Owners accessing Milwaukee’s PACE financing agree to enroll their building in the Milwaukee Better Buildings Challenge and to track and share the building’s energy data through EPA’s Portfolio Manager. Me2provides step-by-step guidance on how to share buildings’ Portfolio Manager information. Buildings are included in the portfolio that Milwaukee shares with DOE’s Better Buildings Challenge annually. DOE works with Milwaukee to analyze the data to measure the performance of municipal buildings, private buildings, and the combined portfolio each year.
Milwaukee has a goal of closing five large PACE projects that save an average of 20% or more worth a combined $2-3 million annually. To measure their success, ECO will track the number of projects closed, dollar amount of projects, and energy savings of participating buildings as reported in Portfolio Manager. The program is also tracking jobs created as a result of PACE projects with information reporter through a program called LCP Tracker, where participating contractors need to complete a Set Up form.

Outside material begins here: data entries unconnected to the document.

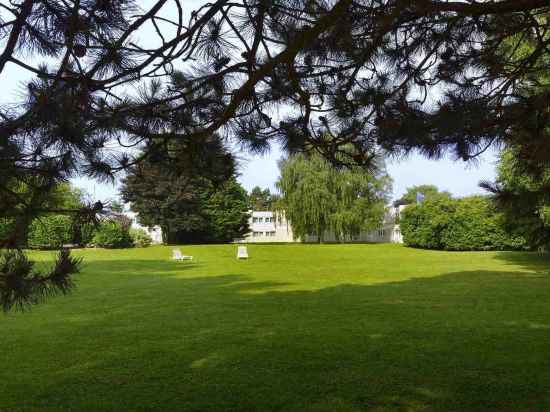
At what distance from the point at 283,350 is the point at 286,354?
6.9 inches

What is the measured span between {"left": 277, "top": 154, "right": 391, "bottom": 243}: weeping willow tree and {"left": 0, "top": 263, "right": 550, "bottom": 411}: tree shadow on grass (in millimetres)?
21356

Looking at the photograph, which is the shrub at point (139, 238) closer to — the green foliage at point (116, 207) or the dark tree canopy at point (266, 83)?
the dark tree canopy at point (266, 83)

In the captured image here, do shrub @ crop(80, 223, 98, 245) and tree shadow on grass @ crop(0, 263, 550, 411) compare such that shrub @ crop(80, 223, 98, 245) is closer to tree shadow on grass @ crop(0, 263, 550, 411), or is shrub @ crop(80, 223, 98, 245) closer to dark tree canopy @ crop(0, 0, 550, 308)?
dark tree canopy @ crop(0, 0, 550, 308)

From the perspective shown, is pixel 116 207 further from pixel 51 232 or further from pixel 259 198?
pixel 259 198

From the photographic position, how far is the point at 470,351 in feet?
17.7

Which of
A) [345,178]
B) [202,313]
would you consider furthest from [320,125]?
[345,178]

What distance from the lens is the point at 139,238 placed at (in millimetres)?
31250

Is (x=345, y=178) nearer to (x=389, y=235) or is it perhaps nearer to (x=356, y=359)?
(x=389, y=235)

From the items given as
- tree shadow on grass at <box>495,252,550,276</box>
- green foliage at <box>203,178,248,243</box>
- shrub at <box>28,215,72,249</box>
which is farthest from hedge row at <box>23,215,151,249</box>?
green foliage at <box>203,178,248,243</box>

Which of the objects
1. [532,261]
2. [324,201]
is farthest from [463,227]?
[324,201]

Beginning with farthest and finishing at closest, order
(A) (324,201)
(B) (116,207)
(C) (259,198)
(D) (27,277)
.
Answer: (C) (259,198)
(A) (324,201)
(B) (116,207)
(D) (27,277)

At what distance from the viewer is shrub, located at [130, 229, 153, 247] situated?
101ft

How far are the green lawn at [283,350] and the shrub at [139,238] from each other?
812 inches

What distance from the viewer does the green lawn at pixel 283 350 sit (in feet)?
13.6
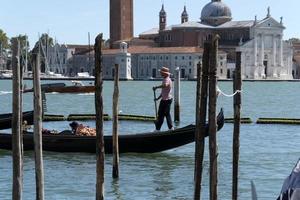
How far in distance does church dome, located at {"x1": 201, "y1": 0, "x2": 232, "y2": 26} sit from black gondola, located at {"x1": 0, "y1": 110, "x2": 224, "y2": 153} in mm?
59334

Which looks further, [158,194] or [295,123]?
[295,123]

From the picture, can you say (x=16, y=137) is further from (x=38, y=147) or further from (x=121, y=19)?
(x=121, y=19)

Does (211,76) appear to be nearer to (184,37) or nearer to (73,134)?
(73,134)

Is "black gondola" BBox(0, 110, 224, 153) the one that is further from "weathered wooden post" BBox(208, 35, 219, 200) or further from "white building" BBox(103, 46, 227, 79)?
"white building" BBox(103, 46, 227, 79)

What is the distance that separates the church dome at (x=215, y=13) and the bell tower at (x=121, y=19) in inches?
266

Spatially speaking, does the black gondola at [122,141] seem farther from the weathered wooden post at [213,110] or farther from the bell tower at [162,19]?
the bell tower at [162,19]

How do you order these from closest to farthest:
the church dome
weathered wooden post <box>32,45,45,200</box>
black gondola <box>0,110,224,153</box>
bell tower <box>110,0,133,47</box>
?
weathered wooden post <box>32,45,45,200</box>
black gondola <box>0,110,224,153</box>
bell tower <box>110,0,133,47</box>
the church dome

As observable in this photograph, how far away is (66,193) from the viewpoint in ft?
23.4

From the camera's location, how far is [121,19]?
64.8 meters

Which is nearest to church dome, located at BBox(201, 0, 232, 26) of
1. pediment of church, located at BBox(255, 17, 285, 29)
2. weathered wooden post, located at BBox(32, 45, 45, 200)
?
pediment of church, located at BBox(255, 17, 285, 29)

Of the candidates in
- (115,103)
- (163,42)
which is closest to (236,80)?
(115,103)

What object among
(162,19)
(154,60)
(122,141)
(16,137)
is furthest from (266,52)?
(16,137)

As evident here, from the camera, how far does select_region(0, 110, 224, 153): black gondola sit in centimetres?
920

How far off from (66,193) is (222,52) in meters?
58.4
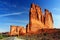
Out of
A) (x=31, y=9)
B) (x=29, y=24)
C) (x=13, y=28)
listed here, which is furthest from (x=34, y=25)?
(x=13, y=28)

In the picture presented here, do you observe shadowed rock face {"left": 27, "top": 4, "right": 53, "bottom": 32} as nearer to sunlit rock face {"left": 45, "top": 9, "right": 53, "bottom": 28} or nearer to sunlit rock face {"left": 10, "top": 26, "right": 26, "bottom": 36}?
sunlit rock face {"left": 45, "top": 9, "right": 53, "bottom": 28}

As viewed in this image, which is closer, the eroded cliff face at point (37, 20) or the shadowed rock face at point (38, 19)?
the eroded cliff face at point (37, 20)

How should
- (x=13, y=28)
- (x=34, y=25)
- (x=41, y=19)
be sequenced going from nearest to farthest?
(x=34, y=25)
(x=41, y=19)
(x=13, y=28)

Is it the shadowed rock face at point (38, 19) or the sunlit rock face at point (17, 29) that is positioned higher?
the shadowed rock face at point (38, 19)

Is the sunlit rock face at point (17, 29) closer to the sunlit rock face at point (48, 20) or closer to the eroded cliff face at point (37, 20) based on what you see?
the eroded cliff face at point (37, 20)

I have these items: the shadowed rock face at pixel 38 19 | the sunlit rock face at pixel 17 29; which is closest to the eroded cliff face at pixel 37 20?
the shadowed rock face at pixel 38 19

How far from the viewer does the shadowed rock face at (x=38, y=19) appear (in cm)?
7556

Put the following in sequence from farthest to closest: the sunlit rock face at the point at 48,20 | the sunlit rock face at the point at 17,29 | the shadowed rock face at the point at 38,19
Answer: the sunlit rock face at the point at 48,20 < the sunlit rock face at the point at 17,29 < the shadowed rock face at the point at 38,19

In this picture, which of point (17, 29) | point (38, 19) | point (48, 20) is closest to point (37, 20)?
point (38, 19)

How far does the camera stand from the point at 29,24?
75.9 m

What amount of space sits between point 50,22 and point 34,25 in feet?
42.1

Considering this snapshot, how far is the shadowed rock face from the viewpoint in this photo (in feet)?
248

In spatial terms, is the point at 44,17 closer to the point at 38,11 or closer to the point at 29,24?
the point at 38,11

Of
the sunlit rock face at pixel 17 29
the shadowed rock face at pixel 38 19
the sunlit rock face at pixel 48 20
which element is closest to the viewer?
the shadowed rock face at pixel 38 19
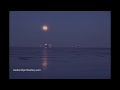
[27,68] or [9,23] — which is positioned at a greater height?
[9,23]
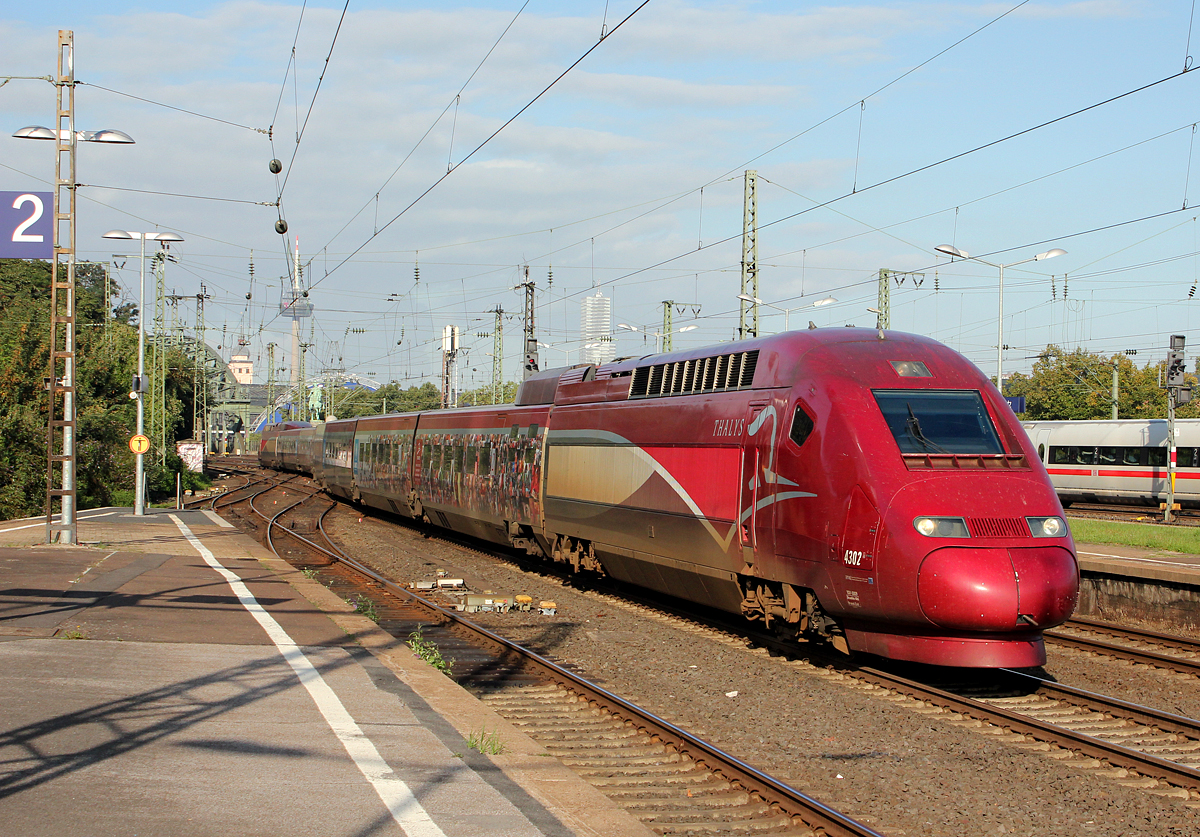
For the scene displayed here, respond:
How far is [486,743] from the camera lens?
300 inches

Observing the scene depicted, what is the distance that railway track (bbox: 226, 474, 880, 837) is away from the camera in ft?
21.6

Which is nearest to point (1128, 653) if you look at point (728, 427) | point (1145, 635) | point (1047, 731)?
point (1145, 635)

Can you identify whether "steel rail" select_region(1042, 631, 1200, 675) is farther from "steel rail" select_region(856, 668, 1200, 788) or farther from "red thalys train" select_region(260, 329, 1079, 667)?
"red thalys train" select_region(260, 329, 1079, 667)

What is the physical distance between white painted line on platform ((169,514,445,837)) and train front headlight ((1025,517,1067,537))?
629 centimetres

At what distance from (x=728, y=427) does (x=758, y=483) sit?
1034 millimetres

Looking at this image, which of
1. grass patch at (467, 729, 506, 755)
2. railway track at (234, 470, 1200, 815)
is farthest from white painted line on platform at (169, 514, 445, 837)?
railway track at (234, 470, 1200, 815)

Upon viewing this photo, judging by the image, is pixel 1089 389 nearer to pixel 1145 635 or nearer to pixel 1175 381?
pixel 1175 381

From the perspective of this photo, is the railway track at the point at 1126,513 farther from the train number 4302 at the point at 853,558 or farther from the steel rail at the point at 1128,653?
the train number 4302 at the point at 853,558

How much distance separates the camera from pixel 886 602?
31.6ft

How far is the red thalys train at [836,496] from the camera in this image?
9422mm

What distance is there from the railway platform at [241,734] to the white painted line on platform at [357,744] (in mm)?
18

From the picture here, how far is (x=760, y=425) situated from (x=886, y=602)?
286 cm

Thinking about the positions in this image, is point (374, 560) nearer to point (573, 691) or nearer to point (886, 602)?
point (573, 691)

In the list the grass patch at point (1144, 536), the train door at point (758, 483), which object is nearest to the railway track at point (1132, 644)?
the train door at point (758, 483)
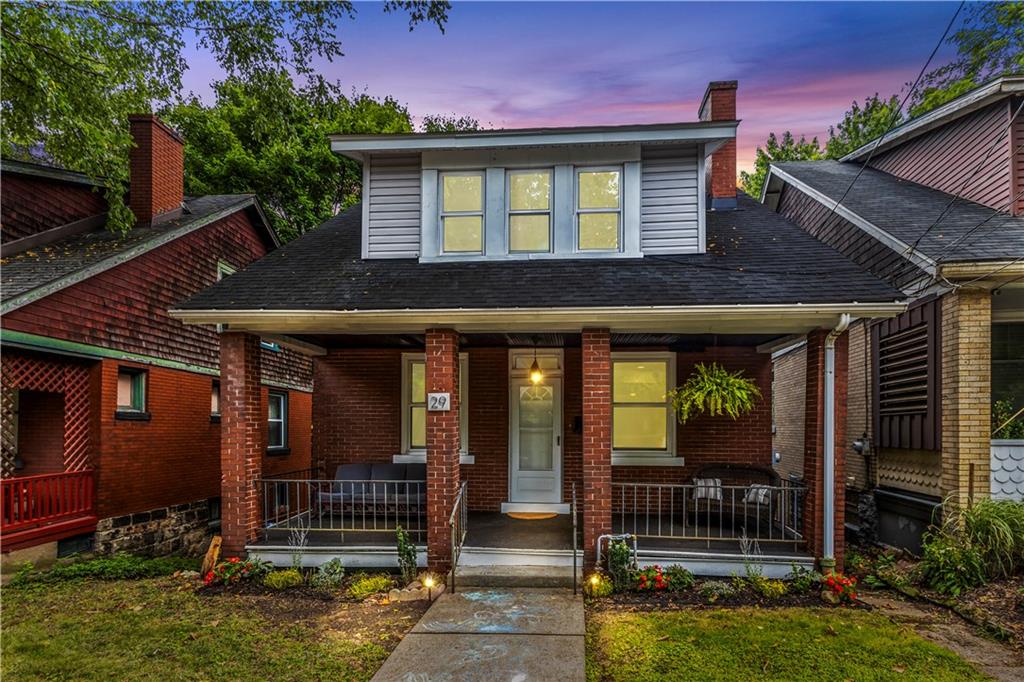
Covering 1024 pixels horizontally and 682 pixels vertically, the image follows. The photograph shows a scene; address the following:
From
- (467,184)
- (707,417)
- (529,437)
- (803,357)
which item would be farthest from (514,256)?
(803,357)

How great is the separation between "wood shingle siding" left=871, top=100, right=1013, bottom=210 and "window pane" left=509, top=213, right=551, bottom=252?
A: 704 cm

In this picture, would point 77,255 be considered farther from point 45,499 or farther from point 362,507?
point 362,507

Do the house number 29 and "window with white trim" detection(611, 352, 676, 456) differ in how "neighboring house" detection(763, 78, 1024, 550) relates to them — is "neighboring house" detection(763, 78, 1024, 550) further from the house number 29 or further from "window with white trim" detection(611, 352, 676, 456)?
the house number 29

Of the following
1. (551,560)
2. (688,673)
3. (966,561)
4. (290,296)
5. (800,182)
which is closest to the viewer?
(688,673)

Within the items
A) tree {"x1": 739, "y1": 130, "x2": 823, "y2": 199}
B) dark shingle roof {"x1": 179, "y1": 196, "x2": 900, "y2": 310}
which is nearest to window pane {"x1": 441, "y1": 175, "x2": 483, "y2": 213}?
dark shingle roof {"x1": 179, "y1": 196, "x2": 900, "y2": 310}

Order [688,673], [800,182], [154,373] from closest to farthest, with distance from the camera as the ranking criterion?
1. [688,673]
2. [154,373]
3. [800,182]

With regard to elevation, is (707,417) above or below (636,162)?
below

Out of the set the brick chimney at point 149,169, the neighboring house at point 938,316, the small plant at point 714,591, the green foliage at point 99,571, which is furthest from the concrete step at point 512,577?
the brick chimney at point 149,169

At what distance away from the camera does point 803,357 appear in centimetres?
1283

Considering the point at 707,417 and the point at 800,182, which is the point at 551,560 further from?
the point at 800,182

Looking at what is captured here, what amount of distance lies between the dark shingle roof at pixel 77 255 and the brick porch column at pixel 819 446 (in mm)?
10441

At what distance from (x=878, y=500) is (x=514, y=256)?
276 inches

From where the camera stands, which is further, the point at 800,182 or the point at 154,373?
the point at 800,182

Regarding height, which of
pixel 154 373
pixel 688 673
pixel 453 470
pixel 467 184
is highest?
pixel 467 184
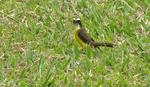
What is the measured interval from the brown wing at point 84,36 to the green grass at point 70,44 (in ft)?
0.44

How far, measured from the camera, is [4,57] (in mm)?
7723

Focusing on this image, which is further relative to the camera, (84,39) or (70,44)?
(70,44)

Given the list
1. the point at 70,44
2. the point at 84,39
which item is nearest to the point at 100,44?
the point at 84,39

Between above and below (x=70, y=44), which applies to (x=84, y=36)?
above

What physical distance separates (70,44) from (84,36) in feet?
0.77

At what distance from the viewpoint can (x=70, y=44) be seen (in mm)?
8203

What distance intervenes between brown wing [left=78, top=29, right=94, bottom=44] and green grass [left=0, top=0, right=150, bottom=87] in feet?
0.44

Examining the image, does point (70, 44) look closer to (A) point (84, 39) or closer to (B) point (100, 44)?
(A) point (84, 39)

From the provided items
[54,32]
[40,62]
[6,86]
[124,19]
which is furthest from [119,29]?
[6,86]

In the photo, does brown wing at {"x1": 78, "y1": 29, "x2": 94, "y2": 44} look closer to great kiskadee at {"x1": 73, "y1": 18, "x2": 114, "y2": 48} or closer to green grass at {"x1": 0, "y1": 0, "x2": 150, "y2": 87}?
great kiskadee at {"x1": 73, "y1": 18, "x2": 114, "y2": 48}

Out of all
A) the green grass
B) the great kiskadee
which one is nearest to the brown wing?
the great kiskadee

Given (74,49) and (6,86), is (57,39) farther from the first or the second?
(6,86)

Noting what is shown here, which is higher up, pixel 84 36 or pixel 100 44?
pixel 84 36

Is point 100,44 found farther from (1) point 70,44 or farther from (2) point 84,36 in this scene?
(1) point 70,44
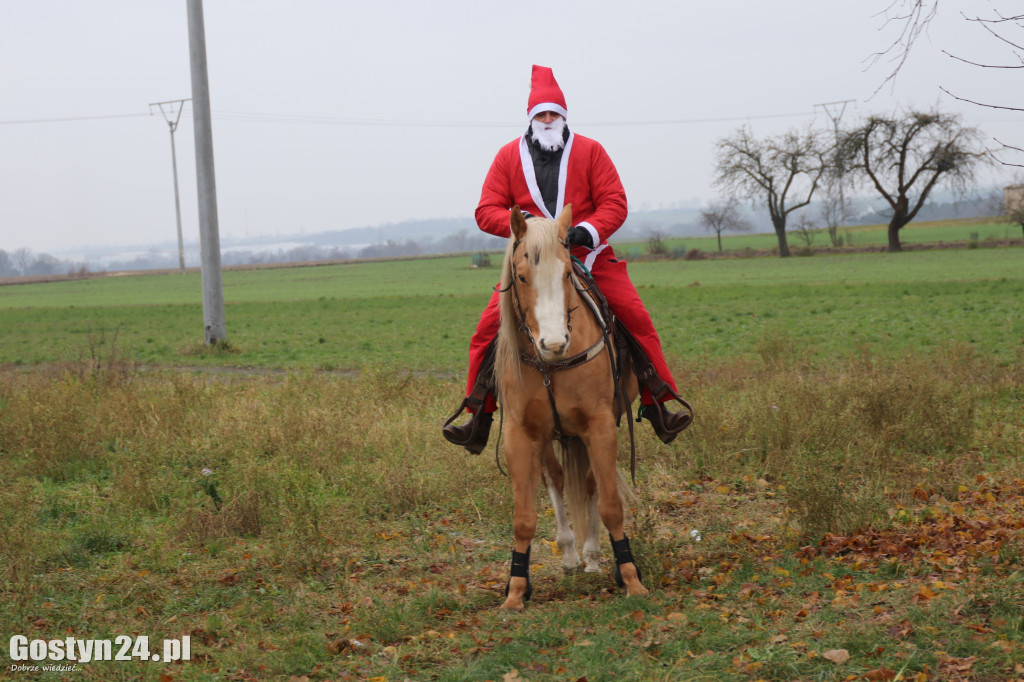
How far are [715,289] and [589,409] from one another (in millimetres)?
32332

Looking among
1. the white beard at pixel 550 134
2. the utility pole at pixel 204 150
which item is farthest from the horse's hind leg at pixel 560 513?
the utility pole at pixel 204 150

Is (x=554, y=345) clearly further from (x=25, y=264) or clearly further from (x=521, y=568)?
(x=25, y=264)

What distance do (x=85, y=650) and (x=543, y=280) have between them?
9.87 ft

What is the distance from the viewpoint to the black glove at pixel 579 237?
5137 mm

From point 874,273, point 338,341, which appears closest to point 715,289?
point 874,273

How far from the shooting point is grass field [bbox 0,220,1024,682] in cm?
434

Milwaukee closed its first PACE deal in September 2014 to retrofit the University Club of Milwaukee. The building owner financed over $660,000 worth of energy efficiency improvements including HVAC repairs, interior LED lighting installations, window upgrades, and steam trap repairs. The project is expected to reduce energy use by roughly 30% and result in annual operating savings of $60,000. Other key projects include the Mackie Building and Weston Hotel.